Yargıtay Kararı 4. Hukuk Dairesi 2018/2268 E. 2018/6024 K. 09.10.2018 T.

YARGITAY KARARI
DAİRE : 4. Hukuk Dairesi
ESAS NO : 2018/2268
KARAR NO : 2018/6024
KARAR TARİHİ : 09.10.2018

MAHKEMESİ :Asliye Hukuk Mahkemesi

Davacı … vekili Avukat … tarafından, davalılar … ve … aleyhine 30/07/2013 gününde verilen dilekçe ile 2330 sayılı Kanun kapsamında rücuen alacak istenmesi üzerine mahkemece yapılan yargılama sonunda; davanın kabulüne dair verilen 01/07/2015 günlü kararın Yargıtayca incelenmesi davalı … tarafından süresi içinde istenilmekle dosya içerisindeki kağıtlar incelenerek gereği görüşüldü.
Dava; rücuen tazminat istemine ilişkindir. Mahkemece davanın kabulüne karar verilmiş; hüküm davalı … tarafından temyiz edilmiştir.
Dairemizce verilen 08/11/2017 tarihli, 2016/543 esas ve 2017/6938 karar sayılı ilamda; ”… L Tipi Kapalı Ceza İnfaz Kurumu Müdürlüğünün 30/09/2015 tarihli yazısı ile … 1.Ağır Ceza Mahkemesinin 2014/413 D.İş esas, 2014/413 D.İş karar sayılı ilamı ile davalı …’in 534 gün hapis cezası ile hükümlü olduğu ve yasal kısıtlılık altına girdiği anlaşılmaktadır.

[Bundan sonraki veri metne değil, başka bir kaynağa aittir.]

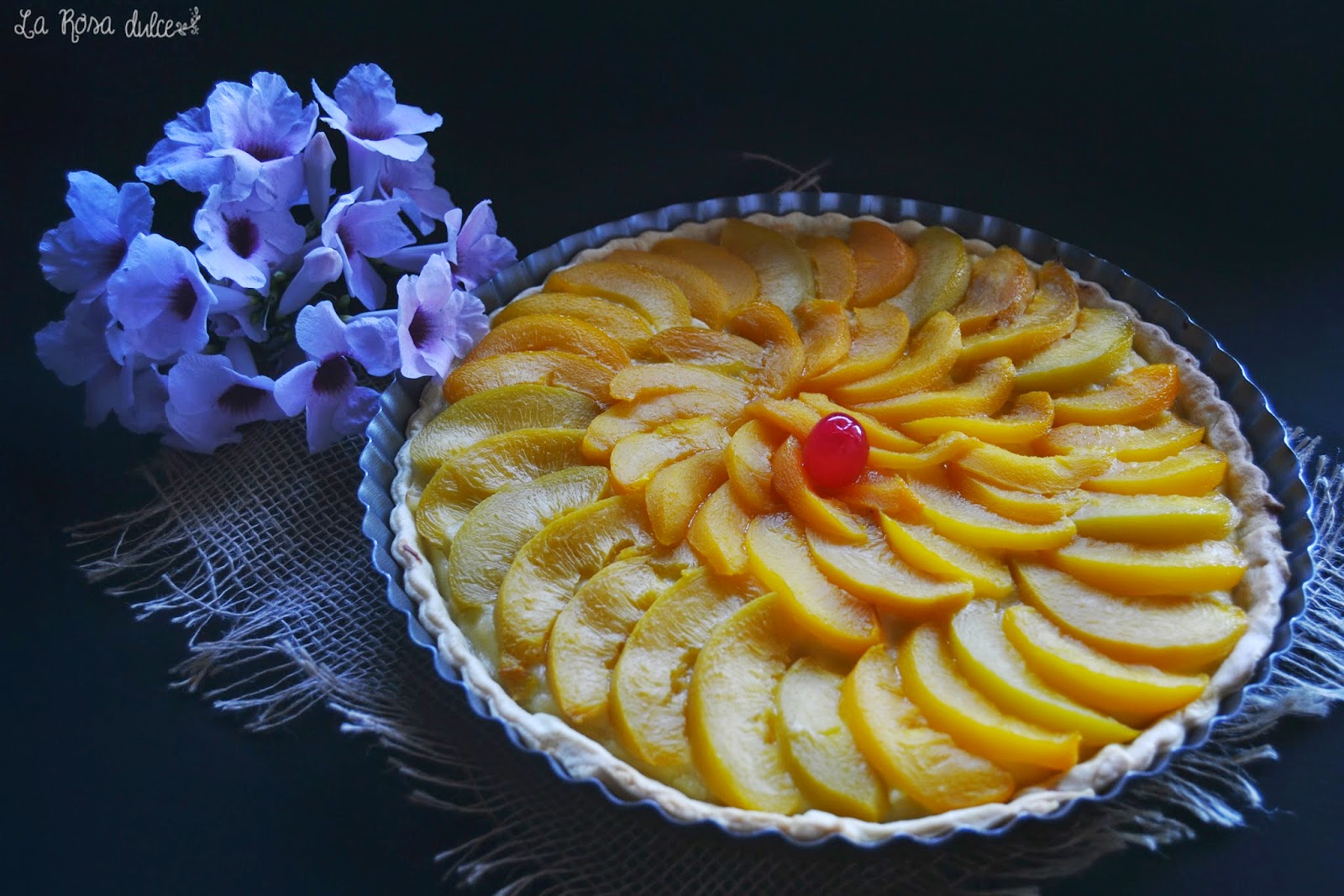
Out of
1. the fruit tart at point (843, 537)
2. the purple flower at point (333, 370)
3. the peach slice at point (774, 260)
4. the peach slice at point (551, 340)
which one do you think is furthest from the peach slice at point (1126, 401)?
the purple flower at point (333, 370)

Bu nedenle adı geçen davalıya Türk Medeni Kanunu’nun 407. maddesi uyarınca bir vasi tayin edilip edilmediği araştırılmalıdır. Şayet bu işlemler yapılmamışsa öncelikle yasal kısıtlıya bir vasi atanması sağlanmalı ve mahkeme kararı vasiye; “Kanuni süre içinde mahkeme hükmünü ayrıca temyiz edebileceği, bu süre içinde temyiz hakkını kullanmadığı takdirde kısıtlı tarafından yapılmış olan temyize icazet vermiş (kabul etmiş) sayılacağı, temyizi kabul etmiyorsa bunu açıkça bildirmesi gerektiği” kaydını içerir biçimde tebligat çıkarılmalı ve sonucuna göre işlem yapılmalıdır” şeklinde gerekçe ile geri çevirme kararı verilmiştir. Buna karşın mahkemece, davalı … Vasisine yapılan gerekçeli karar ve temyiz başvuru dilekçesi tebliği, Tebligat Kanunu’na aykırı şekilde muhatabın doğrudan mernis adresine, Kanunun 21/2.maddesine göre yapılmış ve geri çevirmenin gereği tam olarak yerine getirilmemiştir.

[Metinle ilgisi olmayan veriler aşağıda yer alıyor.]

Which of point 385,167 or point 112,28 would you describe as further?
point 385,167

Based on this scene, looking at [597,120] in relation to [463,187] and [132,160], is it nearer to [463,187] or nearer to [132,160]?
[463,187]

Tebligat Kanunu’nun 10/1-2 maddeleri “Tebligat, tebliğ yapılacak şahsa, bilinen en son adresinde yapılır. Bilinen en son adresin tebligata elverişli olmadığının anlaşılması veya tebligat yapılamaması halinde muhatabın adres kayıt sisteminde bulunan adresi, bilinen son adresi olarak kabul edilir ve tebligat buraya yapılır.” hükümlerini içermektedir. Aynı Kanunun 21. maddesinde ise muhatabın adresinde bulunmaması halinde yapılacak işlemler ve bu kapsamda 21/1 maddesinde muhatabın adresten geçici olarak ayrılmış olması halinde tebligat usulü, 21/2 maddesinde ise mernis adresine tebligat usulü düzenlenmiştir.

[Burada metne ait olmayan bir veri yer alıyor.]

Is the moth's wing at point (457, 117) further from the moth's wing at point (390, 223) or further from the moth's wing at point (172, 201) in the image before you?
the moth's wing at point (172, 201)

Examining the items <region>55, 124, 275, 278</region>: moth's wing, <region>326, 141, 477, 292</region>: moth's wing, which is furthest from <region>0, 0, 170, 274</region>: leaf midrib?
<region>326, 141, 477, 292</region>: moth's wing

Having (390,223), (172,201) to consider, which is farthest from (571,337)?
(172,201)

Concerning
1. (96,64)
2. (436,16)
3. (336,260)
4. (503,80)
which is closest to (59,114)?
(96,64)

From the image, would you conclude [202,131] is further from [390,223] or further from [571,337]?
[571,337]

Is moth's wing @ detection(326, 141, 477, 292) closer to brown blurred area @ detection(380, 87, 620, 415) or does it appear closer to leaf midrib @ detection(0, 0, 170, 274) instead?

Şu hâlde; mahkemece bu yasal düzenlemeler kapsamında tebligatın öncelikle bilinen en son adrese çıkartılması, bu adreste yapılamayarak iade edilmesi halinde ise mernis adresine çıkartılması gerekmektedir. mahkemece yargılamanın uzamasına sebebiyet verilmeksizin hâkim denetim ve gözetimi altında eksikliğin giderilmesi için dosyanın ikinci kez geri çevrilmesi gerekmiştir.
SONUÇ: Yukarıda açıklanan şekilde işlem yapılıp, eksiklikler tamamlandıktan sonra temyiz incelemesi yapılmak üzere Yargıtay’a yeniden gönderilmesi için, dosyanın yerel mahkemesine GERİ ÇEVRİLMESİNE 09/10/2018 gününde oy birliğiyle karar verildi.